In reality, though, advanced stage clinical trials often offer innovative care which patients otherwise couldn’t access. And patients who haven’t undergone chemotherapy, radiation, or other forms of cancer treatment, also known as being treatment naive, are often the best candidates for clinical trials.

Get Provider Attention

Cancer patients are more closely monitored than those with nearly any other condition, but even when subject to this higher level of care, most patients with a serious health condition wish they had a closer relationship with their doctors.

Well, patients in clinical trials get exactly that: the research team will monitor you closely, and you’ll have access to some of the top providers in the country. Clinical study sites are also typically part of a wider network of care providers who are participating in the same research, and they work together to guide you through treatment.

Make A Breakthrough

Current cancer treatment protocols are more effective than ever before, thanks to clinical trials because these studies help us understand cancer’s mechanism at the cellular level, but for studies to succeed, they need participants.

As a clinical trial participant, then, you’re taking a calculated risk in hopes that it will make a difference for thousands of other cancer patients.

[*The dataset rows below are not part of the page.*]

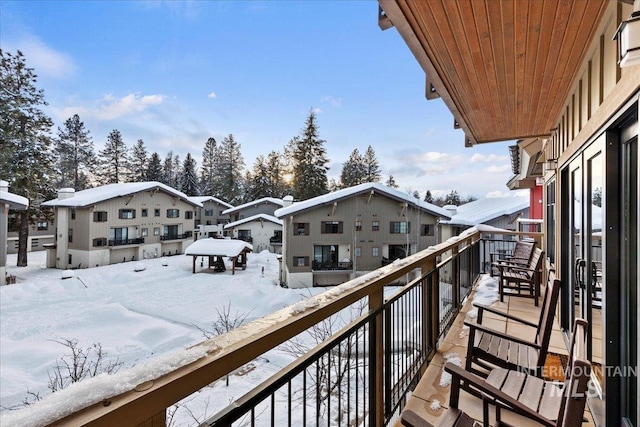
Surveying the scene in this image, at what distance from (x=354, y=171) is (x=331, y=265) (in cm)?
1698

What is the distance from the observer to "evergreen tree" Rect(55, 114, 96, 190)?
102ft

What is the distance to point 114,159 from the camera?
34.1 metres

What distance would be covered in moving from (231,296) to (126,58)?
17.2 m

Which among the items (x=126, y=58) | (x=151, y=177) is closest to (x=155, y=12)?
(x=126, y=58)

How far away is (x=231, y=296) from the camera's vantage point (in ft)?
47.9

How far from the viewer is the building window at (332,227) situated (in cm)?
1822

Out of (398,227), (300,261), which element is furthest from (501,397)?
(398,227)

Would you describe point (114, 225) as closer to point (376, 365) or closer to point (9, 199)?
point (9, 199)

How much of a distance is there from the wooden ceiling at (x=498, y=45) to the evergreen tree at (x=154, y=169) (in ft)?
126

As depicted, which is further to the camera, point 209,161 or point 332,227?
point 209,161

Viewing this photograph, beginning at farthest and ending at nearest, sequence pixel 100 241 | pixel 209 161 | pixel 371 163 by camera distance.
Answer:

Countless patients are participating in groundbreaking trials right now. For example, one current study focuses on immunotherapy trials for triple-negative breast cancer, one of the hardest variants to treat. Preliminary results suggest a combination of this treatment and traditional chemotherapy offer patients the best chances of survival when faced with this aggressive form of cancer, but patients needed to take the risk to prove its worth.

A Measured Risk

There are many benefits to participating in clinical trials, and just as with any form of cancer treatment, there are also risks. Phase I and II trials present a greater likelihood of serious side effects, while new treatments also may require more frequent hospital visits, blood draws, and other tests.

Depending on the study, there’s also a chance you’ll be assigned to the placebo group, or receive conventional treatment as a comparison. Simply put, clinical trials always include some element of the unknown. Your job, then, is to decide whether those risks outweigh the benefits.

Your doctor can help you understand what clinical trials you may be eligible for, but be prepared to be your own advocate. You need to stand up for what you think is best for your health and what treatments match your care philosophy.